» **文書本文**:
________________________

Q6つつが虫病とはどんな病気ですか?
この疾患は感染症法では「つつが虫病」と表現されますが、一般に「ツツガムシ病」とも表現されます。これは、山裾や田畑、河川敷などに生息するツツガムシというダニ類の幼虫の体内にオリエンチア・ツツガムシというリケッチアを保有している場合に、それに吸着されることで感染するリケッチア感染症です。つつが虫病を媒介するツツガムシ(資料6)は数種類が知られていますが、成虫は土中で生活し、皮膚には吸着しません。また、幼虫は体長約0.3mmという小さいダニですので、吸着されてもほとんど気付きません。
戦前は北陸~東北の限られた地域で夏に発生する風土病(古典的つつが虫病)として恐れられていましたが、戦後はそのタイプは激減しています。近年では北海道を除く全国各地で晩秋から早春に見られる新型つつが虫病が多く、年間400~500例が発生しています。

________________________

» **記録データ**:
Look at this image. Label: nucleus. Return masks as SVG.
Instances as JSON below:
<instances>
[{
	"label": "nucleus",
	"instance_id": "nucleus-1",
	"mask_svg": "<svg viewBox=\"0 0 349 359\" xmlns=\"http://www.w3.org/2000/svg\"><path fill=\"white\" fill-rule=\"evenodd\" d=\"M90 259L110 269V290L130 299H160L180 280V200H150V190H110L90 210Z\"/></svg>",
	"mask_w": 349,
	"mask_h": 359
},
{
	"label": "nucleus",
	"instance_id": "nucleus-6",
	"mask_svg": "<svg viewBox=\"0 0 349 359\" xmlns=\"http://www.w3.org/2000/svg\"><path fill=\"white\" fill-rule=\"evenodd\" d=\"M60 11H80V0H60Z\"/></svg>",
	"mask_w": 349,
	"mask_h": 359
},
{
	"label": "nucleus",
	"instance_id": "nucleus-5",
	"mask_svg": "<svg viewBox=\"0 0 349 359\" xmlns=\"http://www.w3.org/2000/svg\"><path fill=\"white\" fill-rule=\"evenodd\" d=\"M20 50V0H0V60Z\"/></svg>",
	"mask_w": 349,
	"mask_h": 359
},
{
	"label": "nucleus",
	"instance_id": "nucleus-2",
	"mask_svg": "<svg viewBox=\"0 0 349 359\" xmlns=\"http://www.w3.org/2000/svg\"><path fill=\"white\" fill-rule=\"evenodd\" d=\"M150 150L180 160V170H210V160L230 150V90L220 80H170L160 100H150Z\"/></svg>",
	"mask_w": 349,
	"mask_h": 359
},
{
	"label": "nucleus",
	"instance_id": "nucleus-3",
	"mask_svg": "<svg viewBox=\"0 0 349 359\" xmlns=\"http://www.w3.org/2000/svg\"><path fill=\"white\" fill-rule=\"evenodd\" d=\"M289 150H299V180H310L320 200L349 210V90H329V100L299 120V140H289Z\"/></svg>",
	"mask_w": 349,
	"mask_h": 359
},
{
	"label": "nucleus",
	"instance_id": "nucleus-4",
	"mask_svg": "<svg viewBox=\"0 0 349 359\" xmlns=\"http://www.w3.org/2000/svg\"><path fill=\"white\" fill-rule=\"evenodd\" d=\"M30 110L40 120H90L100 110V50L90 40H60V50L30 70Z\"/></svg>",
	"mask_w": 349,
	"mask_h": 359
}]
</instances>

________________________

» **問題**: つつが虫病に関する本文に基づき、近年の新型つつが虫病は年間何例発生しているかを答えよ。

» **解答**: 年間400~500例が発生している。